= Thomas Iftner =

German virologist

Thomas Iftner (born 27 July 1958 in Fürth) is a German virologist. He heads the Institute for Medical Virology and Epidemiology of Viral Diseases at the University Hospital Tübingen.

His research interests in the field of papillomaviruses range from basic research and animal models to clinical studies and molecular epidemiology, with over 200 publications.

== Life and work ==

Thomas Iftner received his diploma in biology in 1985 and his doctorate from the University of Erlangen in 1988. His postgraduate training included a research fellowship at the University of California, Dept. of Microbiology and Immunology, Los Angeles, USA. From 1990 to 1997 he was at the University of Erlangen, where he habilitated in 1993. From 1997 to 2018, he was a full professor at the Eberhard Karls University of Tübingen and head of the Research Section for Experimental Virology. In April 2018, he took over as head of the Institute of Medical Virology. He founded the Molecular Medicine programs in 2006 at the University of Tübingen and was dean of studies for Molecular Medicine from 2006 to 2017. From 2009 to 2020, he was also Vice Dean in the Faculty of Medicine. Furthermore, he has been an associate professor at James Cook University, Townsville, Australia, since 2009.

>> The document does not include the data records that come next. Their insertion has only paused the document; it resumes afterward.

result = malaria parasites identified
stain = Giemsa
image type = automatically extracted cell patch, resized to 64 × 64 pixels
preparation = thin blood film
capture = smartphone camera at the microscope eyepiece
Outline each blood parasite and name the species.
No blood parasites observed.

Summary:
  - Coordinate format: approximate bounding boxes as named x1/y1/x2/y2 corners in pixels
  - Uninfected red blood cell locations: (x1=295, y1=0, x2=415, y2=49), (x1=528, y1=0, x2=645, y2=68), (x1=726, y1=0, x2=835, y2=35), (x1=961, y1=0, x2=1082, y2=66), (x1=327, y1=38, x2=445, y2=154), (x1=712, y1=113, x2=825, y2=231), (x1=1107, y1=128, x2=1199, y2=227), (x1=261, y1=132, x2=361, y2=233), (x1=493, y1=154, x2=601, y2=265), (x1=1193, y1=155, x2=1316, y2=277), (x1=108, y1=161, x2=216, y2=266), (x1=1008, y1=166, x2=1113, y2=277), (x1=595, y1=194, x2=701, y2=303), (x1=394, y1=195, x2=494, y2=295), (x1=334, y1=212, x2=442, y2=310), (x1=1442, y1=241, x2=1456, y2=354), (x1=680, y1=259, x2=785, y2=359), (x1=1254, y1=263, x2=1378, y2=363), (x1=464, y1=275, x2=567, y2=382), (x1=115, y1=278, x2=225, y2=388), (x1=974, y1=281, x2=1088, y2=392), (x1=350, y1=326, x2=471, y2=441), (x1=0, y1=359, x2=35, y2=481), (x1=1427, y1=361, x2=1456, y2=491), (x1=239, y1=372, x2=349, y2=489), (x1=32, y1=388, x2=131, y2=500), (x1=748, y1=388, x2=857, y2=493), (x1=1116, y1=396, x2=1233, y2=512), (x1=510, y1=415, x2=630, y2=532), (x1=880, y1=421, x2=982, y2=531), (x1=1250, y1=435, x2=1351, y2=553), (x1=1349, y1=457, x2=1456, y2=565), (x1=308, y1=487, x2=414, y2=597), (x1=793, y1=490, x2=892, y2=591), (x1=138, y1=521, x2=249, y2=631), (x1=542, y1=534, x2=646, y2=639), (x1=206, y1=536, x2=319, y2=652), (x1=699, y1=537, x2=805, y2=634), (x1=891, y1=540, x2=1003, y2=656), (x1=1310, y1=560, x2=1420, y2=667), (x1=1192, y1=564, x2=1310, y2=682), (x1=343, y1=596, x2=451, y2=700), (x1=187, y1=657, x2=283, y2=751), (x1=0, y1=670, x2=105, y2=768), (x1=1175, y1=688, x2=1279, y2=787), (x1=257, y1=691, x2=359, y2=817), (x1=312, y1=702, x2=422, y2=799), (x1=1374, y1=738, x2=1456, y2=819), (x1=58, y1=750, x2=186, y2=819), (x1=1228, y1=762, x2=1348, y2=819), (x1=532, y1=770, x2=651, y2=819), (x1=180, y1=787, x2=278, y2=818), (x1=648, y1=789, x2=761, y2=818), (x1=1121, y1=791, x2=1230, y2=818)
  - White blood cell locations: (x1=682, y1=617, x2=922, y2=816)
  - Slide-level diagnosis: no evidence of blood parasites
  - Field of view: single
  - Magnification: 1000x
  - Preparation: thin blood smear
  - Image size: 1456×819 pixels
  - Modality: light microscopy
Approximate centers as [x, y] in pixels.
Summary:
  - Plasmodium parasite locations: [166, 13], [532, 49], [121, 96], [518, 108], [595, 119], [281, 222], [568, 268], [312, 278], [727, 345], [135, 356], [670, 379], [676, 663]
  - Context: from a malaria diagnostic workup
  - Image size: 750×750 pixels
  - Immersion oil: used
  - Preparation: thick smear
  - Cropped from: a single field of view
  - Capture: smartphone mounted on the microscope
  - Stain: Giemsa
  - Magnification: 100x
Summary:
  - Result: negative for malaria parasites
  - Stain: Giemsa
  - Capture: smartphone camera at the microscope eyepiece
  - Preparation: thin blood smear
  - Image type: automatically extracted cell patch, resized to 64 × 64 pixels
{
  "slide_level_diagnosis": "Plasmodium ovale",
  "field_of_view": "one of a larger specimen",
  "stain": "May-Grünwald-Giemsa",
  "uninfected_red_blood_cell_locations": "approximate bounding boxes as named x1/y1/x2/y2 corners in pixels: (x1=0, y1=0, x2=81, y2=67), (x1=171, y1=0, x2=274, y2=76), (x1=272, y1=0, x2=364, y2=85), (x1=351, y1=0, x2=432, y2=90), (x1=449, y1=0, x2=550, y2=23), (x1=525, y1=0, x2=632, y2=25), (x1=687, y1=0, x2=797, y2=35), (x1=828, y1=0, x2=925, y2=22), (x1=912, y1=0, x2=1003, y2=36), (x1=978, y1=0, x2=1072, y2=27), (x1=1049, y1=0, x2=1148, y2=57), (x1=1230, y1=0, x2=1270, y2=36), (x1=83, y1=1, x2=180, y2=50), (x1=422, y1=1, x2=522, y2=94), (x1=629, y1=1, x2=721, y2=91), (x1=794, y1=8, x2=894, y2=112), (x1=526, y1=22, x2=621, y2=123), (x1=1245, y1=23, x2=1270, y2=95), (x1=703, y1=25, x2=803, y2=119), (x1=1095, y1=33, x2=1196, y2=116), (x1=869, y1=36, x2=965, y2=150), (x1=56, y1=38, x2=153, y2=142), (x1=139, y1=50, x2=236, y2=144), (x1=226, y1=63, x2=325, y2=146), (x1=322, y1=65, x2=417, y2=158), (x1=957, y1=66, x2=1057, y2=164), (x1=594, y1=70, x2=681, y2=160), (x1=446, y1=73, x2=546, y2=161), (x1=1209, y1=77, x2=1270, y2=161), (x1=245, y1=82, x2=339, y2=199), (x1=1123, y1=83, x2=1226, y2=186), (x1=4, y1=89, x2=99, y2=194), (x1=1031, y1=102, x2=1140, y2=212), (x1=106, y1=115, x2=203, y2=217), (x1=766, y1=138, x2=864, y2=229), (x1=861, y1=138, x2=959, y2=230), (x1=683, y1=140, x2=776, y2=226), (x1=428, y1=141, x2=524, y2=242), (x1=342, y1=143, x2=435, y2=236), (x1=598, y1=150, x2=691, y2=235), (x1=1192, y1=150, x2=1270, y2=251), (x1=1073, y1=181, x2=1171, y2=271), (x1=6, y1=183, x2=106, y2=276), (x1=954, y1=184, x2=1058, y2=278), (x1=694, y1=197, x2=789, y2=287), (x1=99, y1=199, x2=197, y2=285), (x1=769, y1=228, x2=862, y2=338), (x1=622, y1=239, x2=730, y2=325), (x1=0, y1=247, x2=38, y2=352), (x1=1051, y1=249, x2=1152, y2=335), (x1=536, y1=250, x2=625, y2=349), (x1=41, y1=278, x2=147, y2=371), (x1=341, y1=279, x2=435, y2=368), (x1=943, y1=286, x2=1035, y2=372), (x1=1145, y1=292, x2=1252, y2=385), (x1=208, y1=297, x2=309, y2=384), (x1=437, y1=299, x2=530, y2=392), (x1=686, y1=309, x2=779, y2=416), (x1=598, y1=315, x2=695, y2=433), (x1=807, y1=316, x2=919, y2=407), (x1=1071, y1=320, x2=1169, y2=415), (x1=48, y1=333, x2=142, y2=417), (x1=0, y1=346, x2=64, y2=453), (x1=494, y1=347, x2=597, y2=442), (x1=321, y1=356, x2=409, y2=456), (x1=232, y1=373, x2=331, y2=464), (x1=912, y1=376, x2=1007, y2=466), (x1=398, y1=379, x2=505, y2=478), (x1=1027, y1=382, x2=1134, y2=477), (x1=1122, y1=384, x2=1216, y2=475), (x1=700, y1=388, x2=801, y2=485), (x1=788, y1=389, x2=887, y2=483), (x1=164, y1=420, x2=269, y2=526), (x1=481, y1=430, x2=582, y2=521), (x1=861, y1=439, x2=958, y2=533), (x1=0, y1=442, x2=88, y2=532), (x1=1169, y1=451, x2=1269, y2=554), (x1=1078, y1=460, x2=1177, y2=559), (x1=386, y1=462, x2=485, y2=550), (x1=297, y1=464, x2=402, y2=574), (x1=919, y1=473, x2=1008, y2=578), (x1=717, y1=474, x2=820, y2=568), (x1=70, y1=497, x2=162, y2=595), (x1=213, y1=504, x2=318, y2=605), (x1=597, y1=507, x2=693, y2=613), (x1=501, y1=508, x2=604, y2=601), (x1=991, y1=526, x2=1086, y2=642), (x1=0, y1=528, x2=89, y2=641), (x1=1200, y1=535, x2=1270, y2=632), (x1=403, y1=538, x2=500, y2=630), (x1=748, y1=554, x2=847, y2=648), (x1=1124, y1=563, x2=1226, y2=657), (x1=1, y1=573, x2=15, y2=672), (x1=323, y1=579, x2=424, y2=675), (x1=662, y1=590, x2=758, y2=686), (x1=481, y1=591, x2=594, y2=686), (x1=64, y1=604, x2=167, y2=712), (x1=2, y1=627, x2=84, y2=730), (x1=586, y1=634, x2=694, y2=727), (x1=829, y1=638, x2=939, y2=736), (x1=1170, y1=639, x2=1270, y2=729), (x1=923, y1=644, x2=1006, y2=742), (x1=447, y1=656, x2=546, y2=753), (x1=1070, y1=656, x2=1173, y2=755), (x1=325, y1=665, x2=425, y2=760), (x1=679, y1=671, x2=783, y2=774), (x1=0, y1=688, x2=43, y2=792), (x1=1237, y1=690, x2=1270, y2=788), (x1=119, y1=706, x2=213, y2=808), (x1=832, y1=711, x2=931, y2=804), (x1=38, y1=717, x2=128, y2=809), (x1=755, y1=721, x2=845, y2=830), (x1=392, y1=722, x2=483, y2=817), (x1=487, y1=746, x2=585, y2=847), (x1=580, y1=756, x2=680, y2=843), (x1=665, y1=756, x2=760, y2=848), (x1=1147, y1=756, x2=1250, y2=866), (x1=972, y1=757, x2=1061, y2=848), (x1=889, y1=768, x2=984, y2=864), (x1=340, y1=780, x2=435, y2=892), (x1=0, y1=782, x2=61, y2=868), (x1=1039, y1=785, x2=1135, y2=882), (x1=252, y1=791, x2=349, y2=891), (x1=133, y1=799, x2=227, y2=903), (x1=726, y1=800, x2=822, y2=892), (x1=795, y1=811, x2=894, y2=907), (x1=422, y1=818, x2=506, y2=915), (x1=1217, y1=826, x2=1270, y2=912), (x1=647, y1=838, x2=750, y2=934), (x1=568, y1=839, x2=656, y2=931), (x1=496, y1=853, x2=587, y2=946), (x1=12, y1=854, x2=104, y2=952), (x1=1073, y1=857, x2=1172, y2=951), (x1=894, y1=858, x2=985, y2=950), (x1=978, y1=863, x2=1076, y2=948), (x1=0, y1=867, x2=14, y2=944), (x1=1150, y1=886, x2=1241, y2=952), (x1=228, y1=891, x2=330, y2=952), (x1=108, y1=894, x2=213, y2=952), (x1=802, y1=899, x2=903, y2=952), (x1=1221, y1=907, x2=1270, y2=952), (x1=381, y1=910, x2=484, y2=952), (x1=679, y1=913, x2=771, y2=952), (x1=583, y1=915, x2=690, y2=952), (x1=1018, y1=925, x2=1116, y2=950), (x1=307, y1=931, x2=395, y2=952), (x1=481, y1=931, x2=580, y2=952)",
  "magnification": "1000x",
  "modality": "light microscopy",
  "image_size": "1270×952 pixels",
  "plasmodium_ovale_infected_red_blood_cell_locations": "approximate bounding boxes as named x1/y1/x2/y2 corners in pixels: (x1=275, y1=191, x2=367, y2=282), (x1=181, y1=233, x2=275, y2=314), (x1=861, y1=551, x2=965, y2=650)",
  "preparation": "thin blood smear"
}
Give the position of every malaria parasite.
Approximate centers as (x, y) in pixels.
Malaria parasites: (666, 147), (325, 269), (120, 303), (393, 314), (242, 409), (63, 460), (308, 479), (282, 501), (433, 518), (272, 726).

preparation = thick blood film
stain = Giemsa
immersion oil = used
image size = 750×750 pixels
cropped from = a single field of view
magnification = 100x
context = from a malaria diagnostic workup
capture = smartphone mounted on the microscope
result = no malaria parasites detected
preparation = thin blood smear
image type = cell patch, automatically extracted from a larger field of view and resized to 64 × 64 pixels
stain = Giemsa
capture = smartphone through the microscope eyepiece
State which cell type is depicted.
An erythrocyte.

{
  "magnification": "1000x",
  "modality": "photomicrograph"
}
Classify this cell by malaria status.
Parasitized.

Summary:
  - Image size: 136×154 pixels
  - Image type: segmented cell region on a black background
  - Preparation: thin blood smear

After activities as co-founder and director of the European Consortium Against Cervical Cancer (ECCA, Lyon, France), Iftner has been chairman and initiator of the Zervita project group since 2006, whose aim is to inform the public in Germany about risk factors, prevention, early detection and treatment of cervical carcinoma and its precursors, as well as about human papillomaviruses. He belonged to expert groups of the International Agency for Research on Cancer (IARC) in Lyon, for the preparation of the monograph on cervical cancer prevention and papillomaviruses, in which the valid risk classification of HPV genotypes was established, and the "Cervical Cancer Screening Handbook" and was a member of the board of directors "International Papillomavirus Society" (IPVS).

The multinational cohort study by Iftner and Dillner was one of the seminal papers for the American guidelines on cervical cancer screening. He is a member of the American Society of Microbiology, the German Society of Virology and member of the COMSTECH distinguished scholar program of the OIC.